Paytm board of directors to decide on share buyback on 13th Dec 2022
With the stock price down more than 70% since the IPO, Paytm has been looking at ways and means of boost the stock price. During the week, One 97 Communications (which is the parent of Paytm), has announced that its board will meet on December 13th, 2022, to deliberate and decide on a proposal for buyback of shares. According to the company officials, the buyback is likely to be value accretive to the shareholders of a company. Unlike other corporate actions like bonuses and splits (which are value neutral), buybacks can add value to shareholders by reducing the outstanding shares of the company.
A buyback is typically undertaken by a company that is cash rich and has cash on its books. That is the case with Paytm, which is sitting on hard cash of over $1 billion. Most of the IT companies, that are extremely cash rich, have been using buyback route to prop prices. The only difference is that the IT companies are actually generating cash flows and profits and it is this profits that have translated into more cash. On the other hand, companies like Paytm are still loss making companies and the cash balance is nothing but the funds that they have raised as part of the mega IPO last year. The buyback reduces outstanding shares in the open market over a period of time and also boosts EPS in the process.
Typically, in any buyback program, the extant SEBI regulations permit a company to buy back up to 25% of the aggregate of paid-up capital and free reserves of the company. Paytm has Rs9,182 crore of cash in hand to fund the buyback and this is largely the amount that the company charged as premium on the IPO to its allottees. The argument given by Paytm is that it has a lot of cash on the books and this would be a good way of giving cash back to the shareholders. But it does sound ironic. You sell shares to investors at a steep premium and create a reserve. Then after an year when the stock prices is down 75%, you use the same shareholder money to buy back the stock at 25% of the IPO price.

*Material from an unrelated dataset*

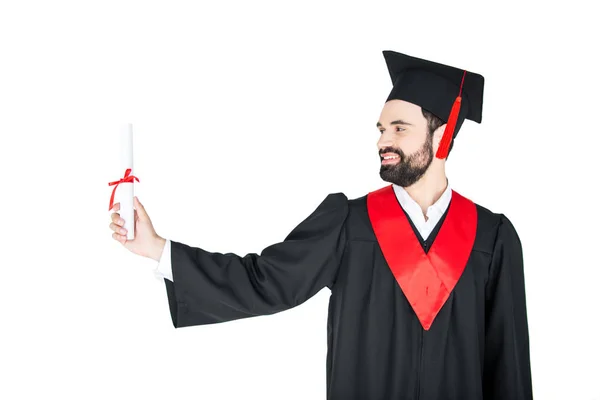 Student holding diploma — Stock Photo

How do shareholders benefit from this move? Normally, buybacks are done by companies that are sitting on mounds of cash, but do not have enough productive avenues. Paying dividends is not tax efficient. Hence, a better way is to buy back the shares. However, in the case of Paytm it cannot say it does not have avenues to spend since it is still a cash guzzling machine with heavy cash burn. One would wonder why a buyback now when the focus should be take on the competition from the likes of PhonePe, GPAY and Amazon Pay. That is going to cost a lot of money and the war chest would have been quite useful.

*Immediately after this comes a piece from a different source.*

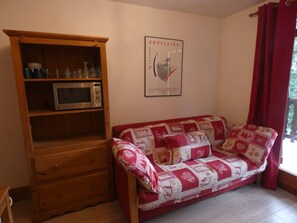 Ein Wohnzimmer mit einem Holzkabinett, einer Mikrowelle, einem rot-weißen Sofas und einem gerahmten Poster an der Wand.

It would depend on the price set for the buyback and the subsequent price movement. If the price is around the current market price, then the buyback may not be too attractive. Similarly, if the price rallies sharply after the buyback announcement, then the demand for tendering shares will be limited. One logic is that it is more efficient in tax terms compared to dividends. Firstly, dividends are still some time away and secondly, most investors would be having capital losses than having capital gains. Shareholders (especially institutional shareholders and PE funds), who are not keen to stay invested can exit in the buyback.
For now we do not know the record date as that would get announced only once the board approval comes through. To be eligible to participate in the share repurchase process, a shareholder must be holding the shares of the company as on the buyback record date. That means they have to buy the stock at least 2 trading days prior to the record date. For now, on must wait for the board approval for the buyback, before other details start trickling in.